How can I improve convergence for my complex mathematical model?

[Redhunter]

I have a complex mathematical model (about 2000 lines of code) which calculates heat exchanger performance.
Using Q=UxAxLMTD I want to iterate the entering temperature until I find that the installed surface satisfies a target duty.

At present I
1 guess an entering temperature and from the duty calculate the leaving and mean temperature.
2 Calculate various fluid properties, Reynolds No, Prandtl No etc and so a U-value
3 Using the target duty, I calculate the required surface
4 I compare the required surface with the actual surface and make a correction factor
ie k x ((Required-Actual)/Actual)
where k is say 0.25
5 New entering temperature = previous entering temp x (1- correction)

after playing about with k I generally get convergence at between 5 and 40 iterations but sometimes I get oscillation about the solution.

The books I have seem to use first and second order derivatives but my process is too complex for that. Any simple solutions?

 

[Redbelly98]

If you get oscillations about the solution, and they take a long time to settle, simply averaging 2 successive iterations should make things converge faster.

For a more rigorous approach, be aware that numerical solutions tend to converge (approximately) geometrically to the answer. (This is true whether they oscillate about or approach exponentially the final answer.) You can use that fact and 3 successive iterations to "accelerate" the convergence:

Let x1, x2, and x3 be 3 successive iterations, and let xx be the actual solution. Since the iterations converge approximately geometrically:

(x2-xx)/(x1-xx) ≈ (x3-xx)/(x2-xx)

I.e., the error decreases by the same ratio with each iteration.
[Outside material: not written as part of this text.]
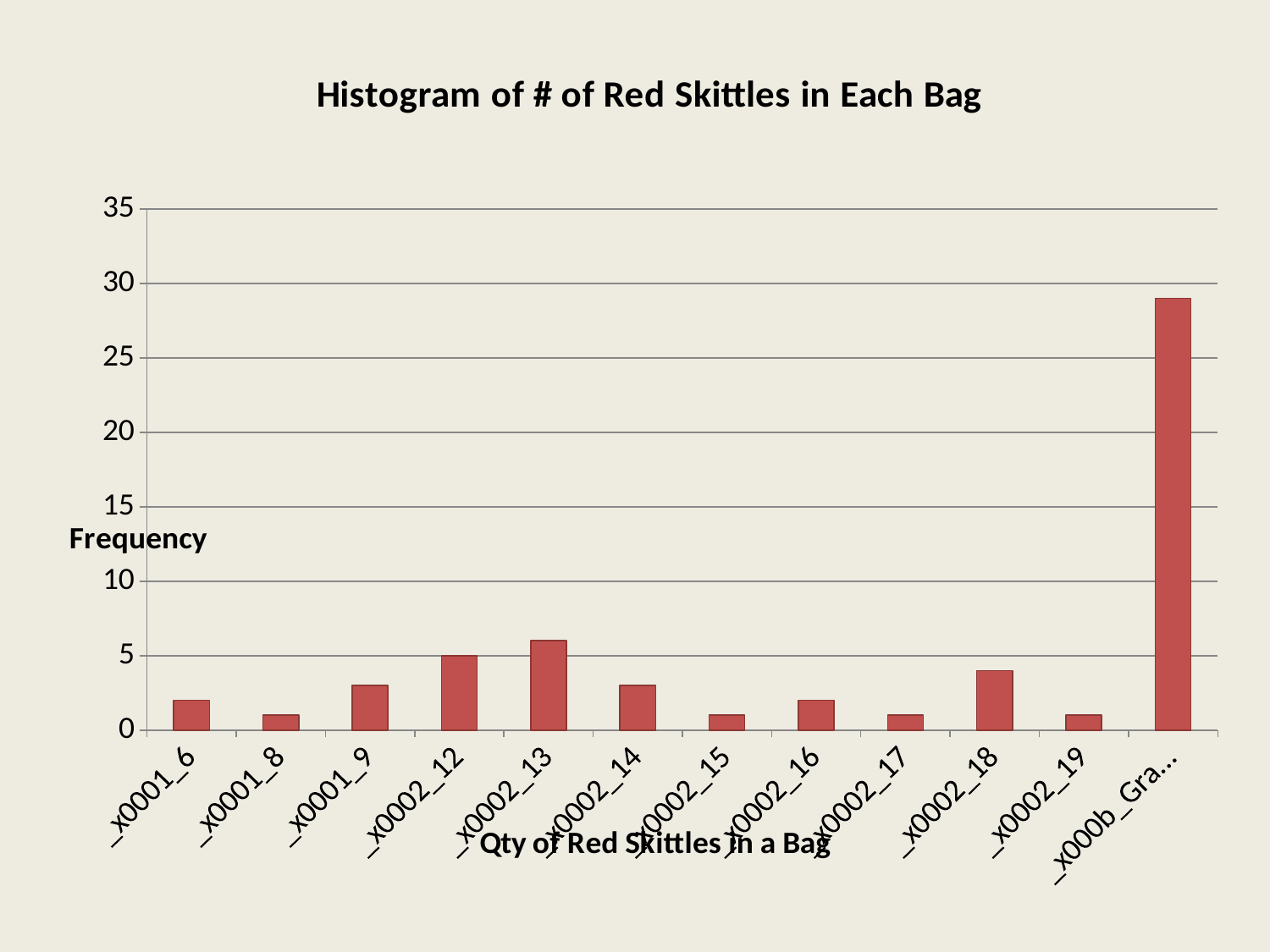
Which is larger, the value for _x0001_9 or the value for _x0002_18? _x0002_18 Is the value for _x0002_13 greater or less than 5? greater Is the value for _x000b_Gra... greater or less than 25? greater Which is larger, the value for _x0002_13 or the value for _x0002_15? _x0002_13 What is the frequency for the category _x0002_12? 5 Which category has the highest bar? _x000b_Gra... What is the title of the chart? Histogram of # of Red Skittles in Each Bag Is the value for _x0001_6 greater or less than 5? less What is the label of the vertical axis? Frequency How many categories are shown on the x axis? 12 What kind of chart is shown on the slide? bar chart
Solving the above for xx gives

xx = (x1 x3 - x2²) / (x1 - 2x2 + x3)

This, of course, is an approximation to the actual value, but it will be much closer than x1, x2, and x3 are.

Next, you can do another 3 iterations starting with xx, and repeat the process as needed.

 

[Redhunter]

I can see your logic but this does not seem to work. Supposing sucessive iterations were x1=99, x2=100, x3=101 then xx = -1/0

I also tried with some actual data. My first three iterations were 799,717,642 using my current method it converges at 577. The formula gives xx as -198 as these are duty in Kw a negative estimate is nonsense and could not be processed.

 

[Meir Achuz]

If the surface is a monotonic function of the temperature, you could use a collapsing grid to zero in on the right temperature.

 

[Redbelly98]

I can see your logic but this does not seem to work. Supposing sucessive iterations were x1=99, x2=100, x3=101 then xx = -1/0

I also tried with some actual data. My first three iterations were 799,717,642 using my current method it converges at 577. The formula gives xx as -198 as these are duty in Kw a negative estimate is nonsense and could not be processed.

Yes, I've found you do have to get more "in the neighborhood" of the answer before the geometric approximation is valid. Clearly this is not the case for the 99,100,101 example since the output is changing by the same amount each time.

How does the geometric formula do when your iterations get below 600 in your example? Or when they oscillate as you mentioned they sometimes do in Post #1?

Another comment: you mentioned a method using derivatives, but your process is too complicated to compute them. Could you estimate them numerically, i.e. change the input parameter by a small amount to estimate the derivative?

Regards,

Mark